Non, mais cette année là où j'ai découvert Chrétien de Troyes, je m'étais lancée dans ma petite étude perso sur les romans d'amour au cours des siècles. (oui les hormones toussa toussa). Et ce fut cette année où j'ai redécouvert le Rouge et le Noir, par exemple. Mais j'ai surtout découvert les Liaisons dangereuses, et quand j'ai demandé de voir d'autres choses à ma libraire de l'époque. Elle m'a dit que concernant les Liaisons, son double "bénéfique" était La Princesse de Clèves mais que de mémoire, elle pensait que je pouvais le lire haut la main. Et c'est amusant de voir qu'à un siècle de différence d'écriture, les romans sont totalement différents. Que ce soit dans la construction que dans la manière de voir l'adultère. Disons que pour la Princesse de Clèves, on avait les conversations de salon où grosso modo, les nanas se racontaient les potins du coin, se demandant s'il fallait répondre à leurs amants ou pas et comment ne pas entâcher une réputation. Pour les Liaisons, c'est plutôt des histoires de tableaux de chasse, à chasser la vertueuse, justement.
Et donc quand je lis l'un ou l'autre de ces deux romans, je les compare à chaque fois. Parce que cela m'amuse et que cela me rappelle aussi mes 15 ans où je cherchais l'amour dans les écrits plutôt que dans des boutons d'acné et une voix australopithèque mutante. C'est aussi cela d'être victime de bullying mes amis. Quand on est tout seul dans la cour. Et bien, soit on se morfond, soit on se cultive. Et j'avais de très bon livres avec moi.

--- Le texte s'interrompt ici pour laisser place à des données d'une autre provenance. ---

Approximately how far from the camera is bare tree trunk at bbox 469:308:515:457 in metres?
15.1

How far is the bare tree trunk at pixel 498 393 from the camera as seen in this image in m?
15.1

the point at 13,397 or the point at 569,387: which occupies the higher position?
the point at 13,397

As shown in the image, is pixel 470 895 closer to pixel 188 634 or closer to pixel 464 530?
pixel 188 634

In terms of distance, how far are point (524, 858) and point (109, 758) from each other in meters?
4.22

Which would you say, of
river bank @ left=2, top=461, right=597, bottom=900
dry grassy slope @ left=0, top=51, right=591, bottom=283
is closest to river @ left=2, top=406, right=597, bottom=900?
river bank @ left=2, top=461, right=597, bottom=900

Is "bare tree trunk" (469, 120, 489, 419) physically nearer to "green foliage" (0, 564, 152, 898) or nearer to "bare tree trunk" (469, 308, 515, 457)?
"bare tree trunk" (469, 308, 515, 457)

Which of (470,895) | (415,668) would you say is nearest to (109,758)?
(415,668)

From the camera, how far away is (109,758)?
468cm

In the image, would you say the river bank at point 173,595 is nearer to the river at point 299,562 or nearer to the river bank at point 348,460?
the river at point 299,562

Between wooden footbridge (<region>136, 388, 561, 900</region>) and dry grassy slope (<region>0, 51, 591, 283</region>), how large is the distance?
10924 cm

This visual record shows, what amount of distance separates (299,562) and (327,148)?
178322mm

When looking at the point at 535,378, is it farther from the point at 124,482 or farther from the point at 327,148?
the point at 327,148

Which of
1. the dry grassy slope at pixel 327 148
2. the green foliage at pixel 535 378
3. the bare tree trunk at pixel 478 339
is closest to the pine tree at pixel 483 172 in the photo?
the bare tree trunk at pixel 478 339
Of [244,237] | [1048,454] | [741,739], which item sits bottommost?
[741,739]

Et la construction du livre ?
Alors, pour tous ceux qui veulent lire la Princesse de Clèves à froid, sans préparation, sans rien. Laissez moi vous dire que vous n'allez pas être submergés par l'action. Le livre est construit en 4 parties qui sont en fait 4 chapitres. Et le premier se borne à vous décrire les personnages, lerus vies, leurs apparences, la cour du roi, l'histoire du monde, le temps qu'il fait, et les tenues de ces dames. Au milieu de tout cet ensemble de descriptions absolument passionnantes (j'ai cru que j'allais perdre Yumiko), on a une nana qui se retrouve dans une bijouterie et là le Prince de Clèves passe. Et hop, il est amoureux donc il l'épouse. La tite dame n'est pas forcément amoureuse mais devant un beau titre de noblesse, ma foi, on peut faire un effort et hop la boum, fin de la première partie.

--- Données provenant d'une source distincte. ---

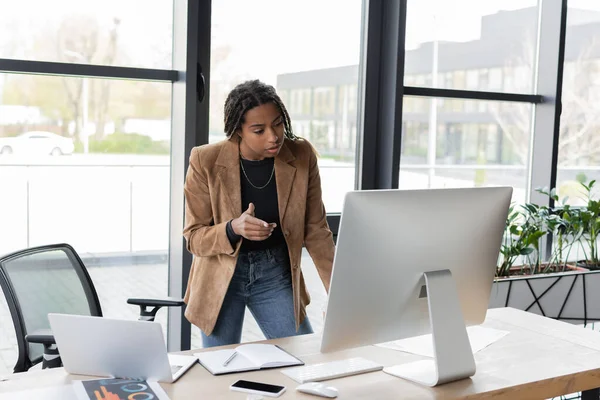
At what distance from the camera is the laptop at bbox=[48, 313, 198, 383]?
5.59ft

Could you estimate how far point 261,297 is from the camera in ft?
8.21

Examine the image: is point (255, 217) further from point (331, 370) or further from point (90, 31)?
point (90, 31)

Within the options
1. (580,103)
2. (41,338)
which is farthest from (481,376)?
(580,103)

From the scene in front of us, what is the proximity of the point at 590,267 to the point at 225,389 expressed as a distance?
115 inches

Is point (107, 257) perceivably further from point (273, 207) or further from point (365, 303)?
point (365, 303)

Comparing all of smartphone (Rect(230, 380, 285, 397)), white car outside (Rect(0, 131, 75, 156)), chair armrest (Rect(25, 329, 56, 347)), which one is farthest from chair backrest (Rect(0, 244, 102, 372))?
smartphone (Rect(230, 380, 285, 397))

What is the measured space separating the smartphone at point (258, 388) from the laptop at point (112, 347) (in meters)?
0.17

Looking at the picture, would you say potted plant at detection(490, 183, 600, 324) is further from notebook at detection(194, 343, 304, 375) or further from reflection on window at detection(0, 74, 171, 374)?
notebook at detection(194, 343, 304, 375)

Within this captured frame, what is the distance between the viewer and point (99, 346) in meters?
1.75

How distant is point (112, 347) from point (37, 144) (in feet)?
5.15

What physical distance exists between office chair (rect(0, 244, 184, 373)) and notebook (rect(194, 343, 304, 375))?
510 mm

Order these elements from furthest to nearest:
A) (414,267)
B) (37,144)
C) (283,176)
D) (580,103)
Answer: (580,103), (37,144), (283,176), (414,267)

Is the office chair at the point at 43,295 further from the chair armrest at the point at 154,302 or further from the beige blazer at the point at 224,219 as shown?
the beige blazer at the point at 224,219

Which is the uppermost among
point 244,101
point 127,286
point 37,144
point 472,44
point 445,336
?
point 472,44
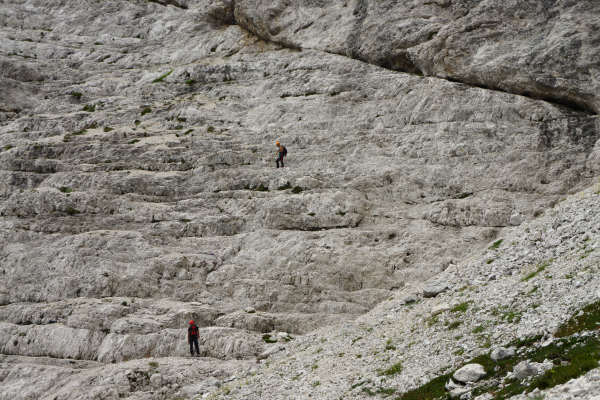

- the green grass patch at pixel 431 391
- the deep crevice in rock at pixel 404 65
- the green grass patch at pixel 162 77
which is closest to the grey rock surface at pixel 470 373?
the green grass patch at pixel 431 391

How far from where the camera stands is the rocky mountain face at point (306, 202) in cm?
2416

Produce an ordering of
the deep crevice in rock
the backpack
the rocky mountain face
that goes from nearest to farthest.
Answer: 1. the rocky mountain face
2. the backpack
3. the deep crevice in rock

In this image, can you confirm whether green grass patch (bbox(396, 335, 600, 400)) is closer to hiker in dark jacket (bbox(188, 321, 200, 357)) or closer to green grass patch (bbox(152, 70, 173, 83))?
hiker in dark jacket (bbox(188, 321, 200, 357))

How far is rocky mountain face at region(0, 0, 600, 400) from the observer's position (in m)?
24.2

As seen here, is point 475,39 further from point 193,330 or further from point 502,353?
point 502,353

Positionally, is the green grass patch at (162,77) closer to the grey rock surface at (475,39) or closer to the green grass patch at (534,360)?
the grey rock surface at (475,39)

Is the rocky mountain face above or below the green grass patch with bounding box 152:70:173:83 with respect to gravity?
below

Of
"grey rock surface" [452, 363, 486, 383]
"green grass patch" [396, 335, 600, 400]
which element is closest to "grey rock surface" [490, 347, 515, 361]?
"green grass patch" [396, 335, 600, 400]

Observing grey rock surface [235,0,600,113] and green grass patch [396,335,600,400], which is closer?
green grass patch [396,335,600,400]

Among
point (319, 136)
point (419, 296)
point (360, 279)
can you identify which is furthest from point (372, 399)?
point (319, 136)

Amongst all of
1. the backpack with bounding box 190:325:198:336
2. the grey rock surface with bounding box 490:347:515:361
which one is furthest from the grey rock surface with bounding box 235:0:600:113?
the backpack with bounding box 190:325:198:336

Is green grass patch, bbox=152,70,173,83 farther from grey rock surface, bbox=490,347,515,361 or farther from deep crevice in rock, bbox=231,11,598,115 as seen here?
grey rock surface, bbox=490,347,515,361

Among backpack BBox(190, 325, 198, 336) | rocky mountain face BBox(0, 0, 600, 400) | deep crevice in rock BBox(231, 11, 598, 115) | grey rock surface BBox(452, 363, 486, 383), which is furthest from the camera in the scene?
deep crevice in rock BBox(231, 11, 598, 115)

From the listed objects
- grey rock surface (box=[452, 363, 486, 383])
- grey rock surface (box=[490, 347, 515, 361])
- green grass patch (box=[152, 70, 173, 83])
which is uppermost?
green grass patch (box=[152, 70, 173, 83])
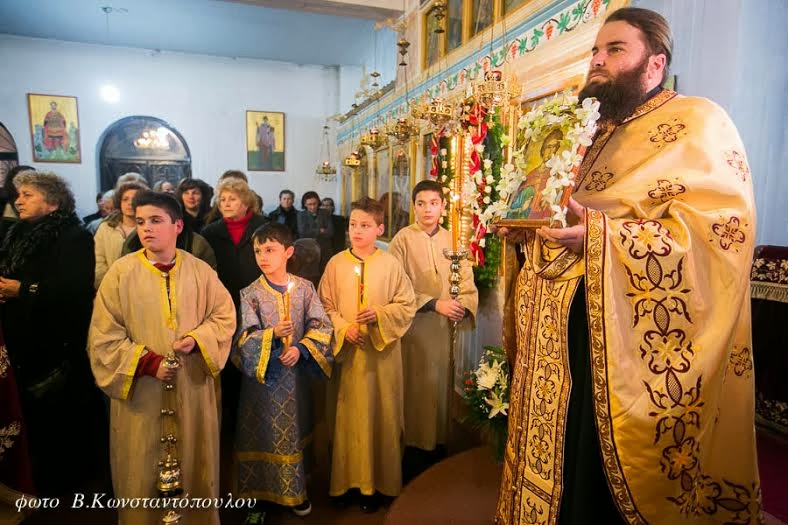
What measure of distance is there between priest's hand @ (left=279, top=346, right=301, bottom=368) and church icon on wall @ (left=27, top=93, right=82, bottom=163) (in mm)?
10045

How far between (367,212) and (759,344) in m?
2.14

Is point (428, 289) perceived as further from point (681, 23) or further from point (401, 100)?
point (401, 100)

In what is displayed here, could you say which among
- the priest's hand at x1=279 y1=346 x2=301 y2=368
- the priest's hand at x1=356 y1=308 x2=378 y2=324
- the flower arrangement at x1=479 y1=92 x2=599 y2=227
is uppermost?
the flower arrangement at x1=479 y1=92 x2=599 y2=227

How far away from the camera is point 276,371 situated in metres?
2.52

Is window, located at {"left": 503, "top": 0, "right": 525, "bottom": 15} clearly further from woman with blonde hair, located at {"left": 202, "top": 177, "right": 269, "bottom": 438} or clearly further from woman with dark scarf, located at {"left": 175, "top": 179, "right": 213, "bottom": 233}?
woman with dark scarf, located at {"left": 175, "top": 179, "right": 213, "bottom": 233}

Et oui c'est comme ça. Tu as une scène de presque action dans tout le truc. Mais dans la seconde partie, il y a des dialogues (ne faites pas cette tête là, cela va bien se passer). Alors non, je ne vais pas du tout vous raconter cette histoire. C'est juste que la construction de ce récit se fait réellement comme l'amour courtois. Dans le sens où on a une dame mariée. Passe un jour un mec qui tombe fou amoureux d'elle et il va cultiver son amour, lui piquer des trucs et tout et tout. La nana s'en rend compte mais elle ne va pas tromper son mari. Nan. Elle va avouer son sentiment à celui ci et se retirer du monde pour éviter la tentation.
Ainsi, face à l'adultère, même en pensée, on a la punition du mari (il meurt de chagrin), la punition de l'amant (il ne fera pas hum hum), et la sacralisation de la vertu car la femme objet de désir se retire de la vue des autres (afin d'éviter les contaminations, sûrement) et se réfugie auprès de Dieu parce qu'elle prie tout le temps pour expier sa pensée impure.
Alors c'est à lire ou pas ?
C'est un classique alors je pense que forcément, je vous dirai bien que oui. Cela dit, prenons notre société actuelle où les questions de moralité sont de plus en plus difficiles à traiter. On a des romans qui prônent la liberté sexuelle, le divorce ou même la séparation avec son compagnon ou sa compagne, c'est plutôt facile. On n'est plus à se demander si penser c'est tromper mais plutôt si toucher c'est tromper. Alors, pour les gens d'aujourd'hui, je conseillerai peut être les Liaisons dangereuses et du coup, en comparaison, après, pour vous refroidir, la Princesse de Clèves.
L'écriture est un peu vieillotte dans sa construction mais cela vous permettra de bien voir comment les romans se construisaient à l'époque. Et surtout je pense que cela peut vous aider à comprendre comme l'époque (XVII° siècle de mémoire) voyait la vertu. Comment ils pouvaient idéaliser une relation entre hommes et femme. Ce n'est pas la passion dont il est question ou la satisfaction d'un désir. Ce sont les convenances, tout simplement.
En bref ?
Alors, oui quand je lis un classique comme ceci, mon cerveau a deux neurones qui se touchent. Je me marre comme pas possible, ce qui a permis à Yumiko de se prendre un très beau fou rire à propos d'une canne. Et des dialogues aussi. Mais si l'on prend mon point de vue personnel, oui j'ai eu un très grand plaisir de le relire. Comme quand vous allez visiter de nouveau un lieu de votre enfance. Et là la magie opère, encore une fois :)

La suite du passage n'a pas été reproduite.